In other words, there needs to be a better system in place to capture and track the data associated with medical errors, which will, in turn, drive the creation of better practices to improve patient safety. Sadly, there is less room for innovation in the business of health. “There is a strong moral case for innovations in this area, but there isn’t really a financial case for hospitals to improve this system the way it is”, says Dr. Makary.
The financial case
The good news is that the financial case is being built, albeit indirectly. For now, it is being driven by the world of insurance claims with the dollar value of a human life being determined by litigation. In a May 2, 2016 press conference presented by the Physician-Patient Alliance for Health & Safety, the average payment per claim for opioid-related adverse effects alone was between $210,000 and $330,000.
In the field of opioid-related sedation, hospitals have been able to prove a positive economic case for the implementation of continuous patient monitoring standards. In one case study, adding capnography monitoring to current standard of care (including pulse oximetry) allowed the St. Joseph/Candler Hospitals (Savannah, GA) to experience more than 10 “event free” years of patient safety, resulting in an estimated $4 million savings (not including potential litigation costs) and a 5-year return on investment of $2.5 million.

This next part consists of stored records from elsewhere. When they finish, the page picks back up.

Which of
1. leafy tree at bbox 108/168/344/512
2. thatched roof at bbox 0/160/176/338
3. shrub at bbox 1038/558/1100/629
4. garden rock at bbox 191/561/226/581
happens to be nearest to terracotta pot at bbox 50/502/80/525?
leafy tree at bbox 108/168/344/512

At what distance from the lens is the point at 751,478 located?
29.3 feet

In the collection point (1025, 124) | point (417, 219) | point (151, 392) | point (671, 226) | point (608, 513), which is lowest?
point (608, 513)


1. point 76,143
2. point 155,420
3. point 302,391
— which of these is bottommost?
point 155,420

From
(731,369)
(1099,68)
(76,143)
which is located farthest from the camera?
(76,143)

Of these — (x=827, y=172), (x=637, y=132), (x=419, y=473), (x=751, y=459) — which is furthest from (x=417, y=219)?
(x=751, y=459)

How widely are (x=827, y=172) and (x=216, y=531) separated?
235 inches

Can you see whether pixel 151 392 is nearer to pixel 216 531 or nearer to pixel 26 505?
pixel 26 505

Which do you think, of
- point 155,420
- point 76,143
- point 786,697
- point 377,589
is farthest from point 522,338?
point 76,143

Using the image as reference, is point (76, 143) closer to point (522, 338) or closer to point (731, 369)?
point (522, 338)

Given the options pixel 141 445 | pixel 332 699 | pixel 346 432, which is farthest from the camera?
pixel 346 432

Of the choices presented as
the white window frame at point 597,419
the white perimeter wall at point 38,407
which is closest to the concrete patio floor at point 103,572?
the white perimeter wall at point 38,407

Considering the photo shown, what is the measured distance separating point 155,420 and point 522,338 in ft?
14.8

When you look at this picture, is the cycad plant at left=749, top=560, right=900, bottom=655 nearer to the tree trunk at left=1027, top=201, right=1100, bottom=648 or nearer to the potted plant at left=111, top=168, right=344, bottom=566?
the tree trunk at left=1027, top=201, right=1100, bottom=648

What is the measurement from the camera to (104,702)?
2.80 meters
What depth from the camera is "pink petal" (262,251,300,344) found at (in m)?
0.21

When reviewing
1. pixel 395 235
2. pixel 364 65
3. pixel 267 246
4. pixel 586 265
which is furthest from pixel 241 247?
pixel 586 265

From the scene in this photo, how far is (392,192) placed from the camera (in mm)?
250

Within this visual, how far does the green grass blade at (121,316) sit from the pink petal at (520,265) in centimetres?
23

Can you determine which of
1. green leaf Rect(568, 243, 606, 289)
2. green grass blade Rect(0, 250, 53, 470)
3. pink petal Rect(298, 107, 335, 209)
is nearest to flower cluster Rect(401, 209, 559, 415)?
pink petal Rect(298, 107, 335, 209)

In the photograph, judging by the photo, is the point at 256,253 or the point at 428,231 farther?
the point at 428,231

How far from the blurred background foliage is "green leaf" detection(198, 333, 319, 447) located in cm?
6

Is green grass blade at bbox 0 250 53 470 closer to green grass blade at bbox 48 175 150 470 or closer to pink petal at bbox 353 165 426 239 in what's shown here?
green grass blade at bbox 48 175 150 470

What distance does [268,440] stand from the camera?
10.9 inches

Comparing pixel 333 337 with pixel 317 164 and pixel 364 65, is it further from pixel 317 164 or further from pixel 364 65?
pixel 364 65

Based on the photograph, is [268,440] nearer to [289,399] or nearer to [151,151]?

This has been furthered by economic modeling conducted by Rhodri Saunders, DPhil (health economist at Ossian Health Economics and Communications in Basel, Switzerland) as related to the field of procedural sedation for endoscopic procedures. In a recent Anesthesiology News article, “Modeling Shows Potential Cost Savings With Capnography Monitoring,” Dr. Saunders found that implementation of capnography to enhance continuous patient monitoring led to a reduced incidence of adverse effects which in turn led to an average cost savings of $85 per procedure ($156 vs $241 with standard of care).
The research by Drs. Makary and Daniel highlights that there is an underlying systemic issue with how we capture data related to adverse events, synthesize insights, and develop business cases that support the moral impetus for keeping patients safe.
Thankfully, the work has begun and the incremental change needed to be made in our hospitals has started.